By Gerald Karwowski, racinehistory.com
The Boy Scouts of America, founded in 1910, is celebrating its 100th Anniversary this year.
In the 1910s boy scout groups were springing up all over America and Racine, Wisconsin was no exception. The idea of scouting was stimulated after a English author Lieutenant-General Sir Robert Baden-Powell wrote a book Scouting for Boys.
Soon Baden-Powell became a hero to young men and they admired his ideals.
At the time the center of youth activities for boys in the area was the Racine branch of the Y.M.C.A, which was located in the historic 1886 Y.M.C.A. building at the north east corner of 6th and College Avenue.
Local boys approached Paul M. Stauffer who was the boys work secretary at the time and asked him to help organize a scout group in Racine. He agreed and became the first scoutmaster. Within the next few years several other scout groups were being organized and Tom Rees became the local scout commissioner and also supervised scouting activities in the area. However, it wasn’t until 1918 that the Racine council was formally organized and chartered as a permanent Boy Scout organization.
Some of the early scout groups would use the wooded camping area above Horlick’s Dam. They had a cabin called the “Wigwam." The area was scattered with camps and cottages owned by families and local club groups.
The first permanent summer campsite was at Norton’s Lake east of Burlington. The Consumers Co. of Chicago let the Council use the property as a camp site. In 1935 the Racine Council bought its own 50 acre site on Pleasant Lake in Walworth County this in turn was replaced in 1962 when summer camping was moved to Camp Robert Lyle in Langlade County, 245 miles north of Racine.
Judge Ellsworth B. Belden was the first council president serving from 1918 to 1931.
The Holy Name Society Drum Corps in their scout uniforms in 1916.
Racine Boy Scouts Camp, Norton’s Lake, Burlington, Wisconsin. Camp Director Voss instructing the 1st period class. This rare photo was taken by Wilfred G. Marshall in August of 1921.
Norton’s Lake showing the Diving platform in 1921. Marshall’s caption – “The ol’ swimming hole” camp site in the distance. These two views were printed from original glass plate negatives. There are over 1,000 views in the Marshall collection.

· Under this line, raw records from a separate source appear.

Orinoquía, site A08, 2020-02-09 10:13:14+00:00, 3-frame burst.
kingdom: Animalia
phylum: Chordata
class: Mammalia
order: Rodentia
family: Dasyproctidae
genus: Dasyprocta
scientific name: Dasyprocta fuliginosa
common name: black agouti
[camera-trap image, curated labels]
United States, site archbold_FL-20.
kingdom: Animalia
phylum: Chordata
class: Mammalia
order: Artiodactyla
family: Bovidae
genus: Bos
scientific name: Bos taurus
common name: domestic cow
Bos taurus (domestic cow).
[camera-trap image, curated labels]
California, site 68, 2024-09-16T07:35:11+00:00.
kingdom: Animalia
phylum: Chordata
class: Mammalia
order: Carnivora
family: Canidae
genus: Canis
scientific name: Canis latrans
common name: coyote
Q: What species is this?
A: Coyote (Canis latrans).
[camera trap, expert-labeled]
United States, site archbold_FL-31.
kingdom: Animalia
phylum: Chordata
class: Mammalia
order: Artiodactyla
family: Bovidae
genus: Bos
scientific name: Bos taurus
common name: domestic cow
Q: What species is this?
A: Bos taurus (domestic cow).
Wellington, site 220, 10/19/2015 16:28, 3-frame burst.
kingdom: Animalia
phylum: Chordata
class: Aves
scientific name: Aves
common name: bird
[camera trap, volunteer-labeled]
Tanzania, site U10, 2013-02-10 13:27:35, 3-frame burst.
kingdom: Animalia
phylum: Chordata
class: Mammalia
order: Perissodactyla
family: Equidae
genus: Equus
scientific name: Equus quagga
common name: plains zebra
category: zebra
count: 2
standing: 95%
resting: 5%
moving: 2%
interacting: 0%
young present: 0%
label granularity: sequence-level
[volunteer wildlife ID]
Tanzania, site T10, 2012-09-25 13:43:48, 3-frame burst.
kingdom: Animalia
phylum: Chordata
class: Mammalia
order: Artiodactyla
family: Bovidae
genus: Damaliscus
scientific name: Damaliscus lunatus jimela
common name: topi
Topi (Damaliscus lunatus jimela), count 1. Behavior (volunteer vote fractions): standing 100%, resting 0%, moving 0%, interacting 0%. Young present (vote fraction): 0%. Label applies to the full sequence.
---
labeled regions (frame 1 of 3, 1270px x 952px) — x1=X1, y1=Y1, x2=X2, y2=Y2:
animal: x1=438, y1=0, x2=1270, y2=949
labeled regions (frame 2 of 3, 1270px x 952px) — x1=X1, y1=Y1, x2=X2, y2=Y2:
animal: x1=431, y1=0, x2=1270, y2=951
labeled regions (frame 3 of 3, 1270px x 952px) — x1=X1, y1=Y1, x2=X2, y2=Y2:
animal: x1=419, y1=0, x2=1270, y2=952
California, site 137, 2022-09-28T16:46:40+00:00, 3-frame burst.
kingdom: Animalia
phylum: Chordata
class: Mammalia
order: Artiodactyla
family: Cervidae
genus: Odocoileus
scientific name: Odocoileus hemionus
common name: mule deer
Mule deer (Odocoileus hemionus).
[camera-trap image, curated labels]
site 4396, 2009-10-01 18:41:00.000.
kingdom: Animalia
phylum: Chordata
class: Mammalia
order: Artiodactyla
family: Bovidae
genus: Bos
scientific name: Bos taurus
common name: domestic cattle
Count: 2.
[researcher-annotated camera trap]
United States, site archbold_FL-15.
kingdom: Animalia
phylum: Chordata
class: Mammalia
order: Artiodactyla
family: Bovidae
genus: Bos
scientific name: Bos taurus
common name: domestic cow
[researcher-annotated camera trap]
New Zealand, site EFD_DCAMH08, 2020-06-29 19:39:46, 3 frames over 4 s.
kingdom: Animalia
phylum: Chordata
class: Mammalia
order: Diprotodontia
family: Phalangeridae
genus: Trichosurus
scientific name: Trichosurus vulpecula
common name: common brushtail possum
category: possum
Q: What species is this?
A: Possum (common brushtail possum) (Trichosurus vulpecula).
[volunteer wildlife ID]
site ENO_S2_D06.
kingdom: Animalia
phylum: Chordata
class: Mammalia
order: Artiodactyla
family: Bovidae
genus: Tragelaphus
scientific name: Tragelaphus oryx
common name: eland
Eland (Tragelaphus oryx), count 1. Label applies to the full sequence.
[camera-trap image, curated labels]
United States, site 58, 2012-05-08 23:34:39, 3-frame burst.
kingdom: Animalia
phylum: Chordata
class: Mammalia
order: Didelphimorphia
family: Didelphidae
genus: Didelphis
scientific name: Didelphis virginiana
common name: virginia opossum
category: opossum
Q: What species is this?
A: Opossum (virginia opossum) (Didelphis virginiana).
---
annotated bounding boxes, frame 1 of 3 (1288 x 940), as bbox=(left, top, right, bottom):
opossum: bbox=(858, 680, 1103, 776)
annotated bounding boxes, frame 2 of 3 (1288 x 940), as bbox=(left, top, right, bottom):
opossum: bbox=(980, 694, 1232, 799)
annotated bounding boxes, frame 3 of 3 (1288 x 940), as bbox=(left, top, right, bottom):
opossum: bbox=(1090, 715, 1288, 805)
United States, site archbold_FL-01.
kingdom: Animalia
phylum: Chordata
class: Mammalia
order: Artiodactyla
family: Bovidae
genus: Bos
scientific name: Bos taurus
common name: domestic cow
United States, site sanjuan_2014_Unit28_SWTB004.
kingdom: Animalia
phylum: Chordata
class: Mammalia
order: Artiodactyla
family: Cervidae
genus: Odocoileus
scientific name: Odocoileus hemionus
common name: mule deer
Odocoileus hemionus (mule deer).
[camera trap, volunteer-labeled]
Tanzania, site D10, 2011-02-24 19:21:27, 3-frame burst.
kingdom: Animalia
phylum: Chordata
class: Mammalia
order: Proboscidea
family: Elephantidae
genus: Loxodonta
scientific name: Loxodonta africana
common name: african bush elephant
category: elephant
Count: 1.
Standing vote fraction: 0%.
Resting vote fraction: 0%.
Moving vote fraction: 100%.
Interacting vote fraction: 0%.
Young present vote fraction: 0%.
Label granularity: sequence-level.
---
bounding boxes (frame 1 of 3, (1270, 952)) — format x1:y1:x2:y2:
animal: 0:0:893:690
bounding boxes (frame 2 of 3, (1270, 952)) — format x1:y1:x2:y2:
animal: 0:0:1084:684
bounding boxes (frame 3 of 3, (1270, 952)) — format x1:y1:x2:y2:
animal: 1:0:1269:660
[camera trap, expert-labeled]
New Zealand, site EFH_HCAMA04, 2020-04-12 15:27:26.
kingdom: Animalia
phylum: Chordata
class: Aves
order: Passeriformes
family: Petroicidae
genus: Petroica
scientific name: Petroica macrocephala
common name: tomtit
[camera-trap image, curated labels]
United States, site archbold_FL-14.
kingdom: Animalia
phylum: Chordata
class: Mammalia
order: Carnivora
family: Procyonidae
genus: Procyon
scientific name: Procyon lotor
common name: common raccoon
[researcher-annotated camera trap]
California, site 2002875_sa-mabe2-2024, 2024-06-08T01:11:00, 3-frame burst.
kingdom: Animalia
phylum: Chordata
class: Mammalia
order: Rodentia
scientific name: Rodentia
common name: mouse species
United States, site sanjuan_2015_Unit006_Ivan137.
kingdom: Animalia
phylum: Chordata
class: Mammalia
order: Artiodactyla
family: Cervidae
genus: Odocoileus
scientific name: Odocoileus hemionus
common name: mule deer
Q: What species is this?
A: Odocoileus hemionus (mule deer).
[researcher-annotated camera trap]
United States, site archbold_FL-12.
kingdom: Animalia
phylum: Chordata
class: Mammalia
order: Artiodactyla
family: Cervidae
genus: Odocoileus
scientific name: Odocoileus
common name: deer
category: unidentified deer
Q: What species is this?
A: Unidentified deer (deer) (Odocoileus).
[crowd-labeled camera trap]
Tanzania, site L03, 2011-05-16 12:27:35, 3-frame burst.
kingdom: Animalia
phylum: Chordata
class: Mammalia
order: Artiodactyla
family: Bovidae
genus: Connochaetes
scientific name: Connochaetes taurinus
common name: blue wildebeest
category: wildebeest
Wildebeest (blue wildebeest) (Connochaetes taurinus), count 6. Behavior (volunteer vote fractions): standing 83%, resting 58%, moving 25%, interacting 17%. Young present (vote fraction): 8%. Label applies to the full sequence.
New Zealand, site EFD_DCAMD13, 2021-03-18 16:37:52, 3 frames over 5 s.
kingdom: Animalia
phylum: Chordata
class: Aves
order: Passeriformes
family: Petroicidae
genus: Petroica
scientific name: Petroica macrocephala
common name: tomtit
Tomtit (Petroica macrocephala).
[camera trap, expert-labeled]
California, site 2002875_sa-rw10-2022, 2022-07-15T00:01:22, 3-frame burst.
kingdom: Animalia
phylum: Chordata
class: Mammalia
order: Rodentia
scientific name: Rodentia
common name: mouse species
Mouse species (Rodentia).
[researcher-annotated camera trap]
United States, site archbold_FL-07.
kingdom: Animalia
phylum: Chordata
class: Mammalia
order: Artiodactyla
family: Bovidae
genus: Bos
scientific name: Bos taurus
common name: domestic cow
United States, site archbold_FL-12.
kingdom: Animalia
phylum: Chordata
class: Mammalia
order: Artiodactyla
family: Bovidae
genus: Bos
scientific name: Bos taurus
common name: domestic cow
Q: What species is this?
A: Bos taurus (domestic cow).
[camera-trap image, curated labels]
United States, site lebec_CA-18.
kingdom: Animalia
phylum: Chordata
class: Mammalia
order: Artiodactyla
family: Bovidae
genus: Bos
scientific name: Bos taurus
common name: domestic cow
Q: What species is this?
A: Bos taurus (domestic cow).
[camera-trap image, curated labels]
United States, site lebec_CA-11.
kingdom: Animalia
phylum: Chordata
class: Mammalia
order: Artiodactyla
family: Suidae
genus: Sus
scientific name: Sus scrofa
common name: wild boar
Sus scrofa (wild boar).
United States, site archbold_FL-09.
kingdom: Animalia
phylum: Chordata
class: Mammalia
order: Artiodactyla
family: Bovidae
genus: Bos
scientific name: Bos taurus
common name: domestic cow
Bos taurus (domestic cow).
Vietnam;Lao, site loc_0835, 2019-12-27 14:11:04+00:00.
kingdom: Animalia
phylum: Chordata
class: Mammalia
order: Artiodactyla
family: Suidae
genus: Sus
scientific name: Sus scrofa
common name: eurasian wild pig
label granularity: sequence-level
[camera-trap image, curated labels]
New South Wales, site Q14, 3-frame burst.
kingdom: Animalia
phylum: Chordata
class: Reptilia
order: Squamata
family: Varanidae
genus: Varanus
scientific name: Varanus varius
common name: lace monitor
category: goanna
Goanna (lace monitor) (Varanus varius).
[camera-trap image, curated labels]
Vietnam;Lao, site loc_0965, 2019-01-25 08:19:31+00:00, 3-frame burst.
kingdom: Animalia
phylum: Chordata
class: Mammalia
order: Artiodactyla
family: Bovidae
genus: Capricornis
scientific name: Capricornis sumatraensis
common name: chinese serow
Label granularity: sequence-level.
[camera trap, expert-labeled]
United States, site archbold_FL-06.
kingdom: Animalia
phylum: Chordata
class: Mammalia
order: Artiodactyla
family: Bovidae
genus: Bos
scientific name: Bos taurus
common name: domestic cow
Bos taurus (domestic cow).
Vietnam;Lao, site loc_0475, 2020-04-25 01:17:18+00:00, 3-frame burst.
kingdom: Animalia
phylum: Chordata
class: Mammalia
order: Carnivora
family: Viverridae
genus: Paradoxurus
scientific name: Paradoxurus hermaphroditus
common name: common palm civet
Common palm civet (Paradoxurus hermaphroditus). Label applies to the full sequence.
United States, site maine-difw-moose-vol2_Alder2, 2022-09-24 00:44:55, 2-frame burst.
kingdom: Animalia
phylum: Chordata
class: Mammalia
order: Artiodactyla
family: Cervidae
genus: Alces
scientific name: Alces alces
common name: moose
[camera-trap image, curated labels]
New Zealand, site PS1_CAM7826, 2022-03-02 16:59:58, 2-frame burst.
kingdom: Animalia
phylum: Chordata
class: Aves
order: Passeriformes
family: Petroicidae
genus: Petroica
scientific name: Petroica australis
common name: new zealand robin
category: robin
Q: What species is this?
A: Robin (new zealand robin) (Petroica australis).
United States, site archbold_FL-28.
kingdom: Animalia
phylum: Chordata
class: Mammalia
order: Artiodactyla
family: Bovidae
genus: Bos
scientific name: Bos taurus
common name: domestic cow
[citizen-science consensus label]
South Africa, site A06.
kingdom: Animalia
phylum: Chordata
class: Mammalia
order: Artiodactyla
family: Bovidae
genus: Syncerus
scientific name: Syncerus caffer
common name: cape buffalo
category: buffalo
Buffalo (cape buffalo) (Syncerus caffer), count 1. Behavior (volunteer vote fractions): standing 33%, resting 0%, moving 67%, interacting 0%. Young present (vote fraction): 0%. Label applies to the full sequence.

Racine County Scout leaders of 1932 at the Norton’s Lake camp. It was called “Camp Chickagami” at the time. From left, In the front row, Arthur Gruhl, Scout Executive at the time, Joseph Moriarity, James E. Bunck and Harry J. O’Haire who was Camp Director in 1932. In the back row is Charles Goodsell, Russell Hansen, Robert Bowman and Edward Westberg.
The Racine County Council Boy Scout Drum and Bugle Corps in front of Memorial Hall in 1937. This was the first time that the Racine Boy Scouts ever appeared at a Wisconsin American Legion Convention.
A Racine County Boy Scout history wouldn’t be complete if John Batikis (now deceased) wasn’t mentioned. Batikis is credited for his services to all Racine youth, especially the Boy Scouts. He was Scoutmaster of Troop 400 and also served as the VFW Youth Work chairman. In this 1972 photo he is seen holding a Wm. F. Ehrlich Post 1391 Youth Activities album.
Western Printing & Lithographing Company encouraged their employees to be active in the community and made generous contributions to many civic activities. Boy Scouting was high on their list. In 1959 Western Printings Golden Press printed “The Golden Anniversary Book of Scouting." The beautifully illustrated hard cover book was done by Robert D. Bezucha with assistance from the Staff of the National Council of the Boy Scouts of America honoring the first 50 years of scouting. This was the personal book of one of Racine's best known scout leaders, Arthur Gruhl, who was the Scout Executive for Racine County for many years. A treasured volume among the growing collections at Oak Clearings.